Task goal:
Only the pictures are dropped; the lines of the material that follow are returned exactly.

Dataset content:
========================
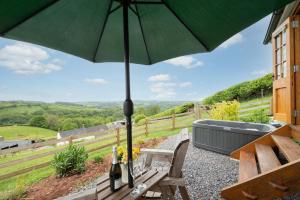 a green umbrella sitting on top of a bench at 1 Bed in Cove oc-cloudm in Bampton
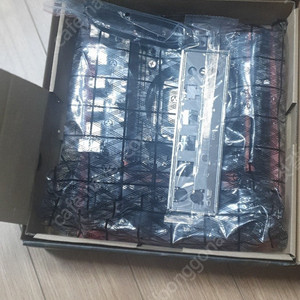 인텔 제온 E5-2687W v3 + x99보드 + 16GB 램 + 128GB MLC SSD 팝니다.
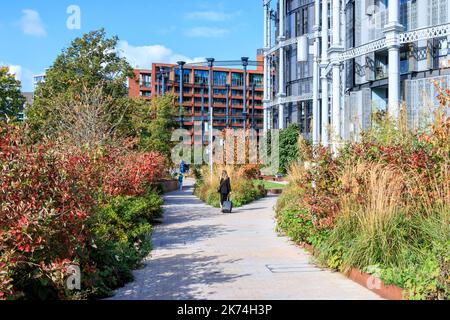 I gasholder di Regents Canal nella zona risviluppata di King's Cross, Londra, Regno Unito Foto Stock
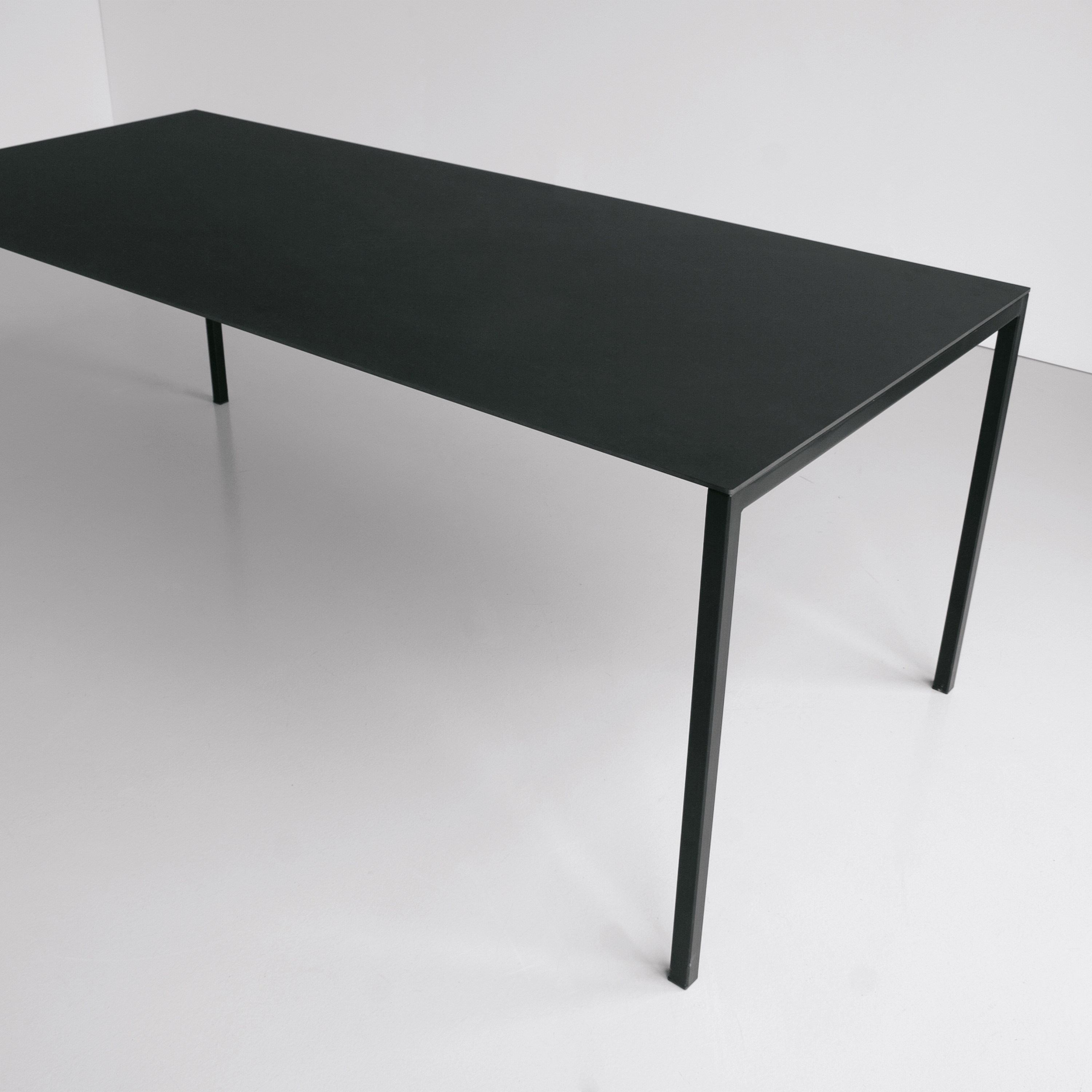 Display product SINTESI from manufacturer Extendo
========================
Exercise response:
 a green umbrella sitting on top of a bench at 1 Bed in Cove oc-cloudm in Bampton
 인텔 제온 E5-2687W v3 + x99보드 + 16GB 램 + 128GB MLC SSD 팝니다.
 I gasholder di Regents Canal nella zona risviluppata di King's Cross, Londra, Regno Unito Foto Stock
 Display product SINTESI from manufacturer Extendo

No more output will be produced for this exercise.